3mm is genuinely excessive, I would return that as defective if you bought it as new.

The amount of play which is acceptable is going to come down to the work that you're doing; but even if you're doing nothing particularly accurate 3mm of play would be enough to grossly exacerbate the risk of snapping smaller drill-bits.


If you can't return it, then the design you're talking about has the quill sliding directly within a through-hole in the headstock casting with no bushings, so you might be able to use layers of brass shim-stock (or the poor man's shim-stock, soft-drink/beer cans cut into sheets), to sleeve it enough to reduce the play to within acceptable levels. _it's not a *great* solution, but might be a *good-enough* solution._


A "Proper" repair would probably involve either:

Installing bushings in the headstock with a high-strength adhesive like loctite 603, then boring and honing them in situ to a close tolerance on the quill.
Hardfacing or Hard-Chrome Plating the quill to build up additional material, then turning and grinding to fit the bore of the headstock.
Both of which are significant undertakings needing serious kit, and the latter of which would be grossly uneconomic compared to replacing the whole thing.


----------



## AES (26 Jan 2021)

Agree 100% with Jelly above, That amount of play is NOT acceptable, so if it's new, back it goes to the supplier (hassle though that may be for you - sorry)!

If not new, either of the above solutions will work fairly well - "good enough" for your average user, but NOT, for example, for someone who wants to make, say, a long-term project like a clock or model steam engine in metal (i.e. a "Model Engineer").

The only thing I'd add to Jelly's comment above is that brass sheet is much better than ali (beer cans) in this job, and is easy to get - try model aero shops or Model Engineer's suppliers). A small sheet of say 6 x 6 (inches) of, say 3 to 5 thou (inches) thick will only cost you a couple of quid.

Look at the sticky at the top of this section for several suppliers.


----------



## Jelly (26 Jan 2021)

Given entries –

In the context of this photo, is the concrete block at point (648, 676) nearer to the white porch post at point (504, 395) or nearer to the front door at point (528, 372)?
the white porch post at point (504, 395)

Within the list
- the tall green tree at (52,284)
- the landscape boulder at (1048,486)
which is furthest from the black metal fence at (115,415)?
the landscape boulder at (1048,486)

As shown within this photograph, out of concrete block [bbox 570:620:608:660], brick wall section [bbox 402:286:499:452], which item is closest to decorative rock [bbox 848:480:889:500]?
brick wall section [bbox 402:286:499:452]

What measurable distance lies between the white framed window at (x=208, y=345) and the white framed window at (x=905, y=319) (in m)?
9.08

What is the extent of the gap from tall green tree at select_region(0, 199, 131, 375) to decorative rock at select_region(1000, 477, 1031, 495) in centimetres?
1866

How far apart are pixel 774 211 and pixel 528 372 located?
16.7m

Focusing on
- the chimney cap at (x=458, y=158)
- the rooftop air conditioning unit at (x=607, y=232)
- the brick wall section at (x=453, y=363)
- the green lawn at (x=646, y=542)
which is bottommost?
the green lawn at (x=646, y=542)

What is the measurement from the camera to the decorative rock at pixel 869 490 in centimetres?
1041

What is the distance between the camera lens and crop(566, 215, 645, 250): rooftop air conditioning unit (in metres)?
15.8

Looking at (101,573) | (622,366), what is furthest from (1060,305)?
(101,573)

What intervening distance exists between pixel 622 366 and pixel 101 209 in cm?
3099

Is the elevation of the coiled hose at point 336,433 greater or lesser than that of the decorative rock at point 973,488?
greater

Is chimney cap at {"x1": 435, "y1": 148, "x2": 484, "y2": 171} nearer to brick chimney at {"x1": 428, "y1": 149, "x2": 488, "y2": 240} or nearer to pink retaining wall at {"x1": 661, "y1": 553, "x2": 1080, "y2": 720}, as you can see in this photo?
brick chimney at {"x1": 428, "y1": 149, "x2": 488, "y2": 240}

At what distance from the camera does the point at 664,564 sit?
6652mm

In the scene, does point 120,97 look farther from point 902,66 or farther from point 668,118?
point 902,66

Jobs –
[A] Output word for word the portion of the quill-play thread that begins at the words "Installing bushings in" and stops after "you - sorry)!".
[B] In the quill-play thread, which adhesive is named for installing bushings in the headstock?
The lines placed after the quill-play thread are separate material unrelated to it.

Results for each task –
[A]
Installing bushings in the headstock with a high-strength adhesive like loctite 603, then boring and honing them in situ to a close tolerance on the quill.
Hardfacing or Hard-Chrome Plating the quill to build up additional material, then turning and grinding to fit the bore of the headstock.
Both of which are significant undertakings needing serious kit, and the latter of which would be grossly uneconomic compared to replacing the whole thing.


----------



## AES (26 Jan 2021)

Agree 100% with Jelly above, That amount of play is NOT acceptable, so if it's new, back it goes to the supplier (hassle though that may be for you - sorry)!

[B] Loctite 603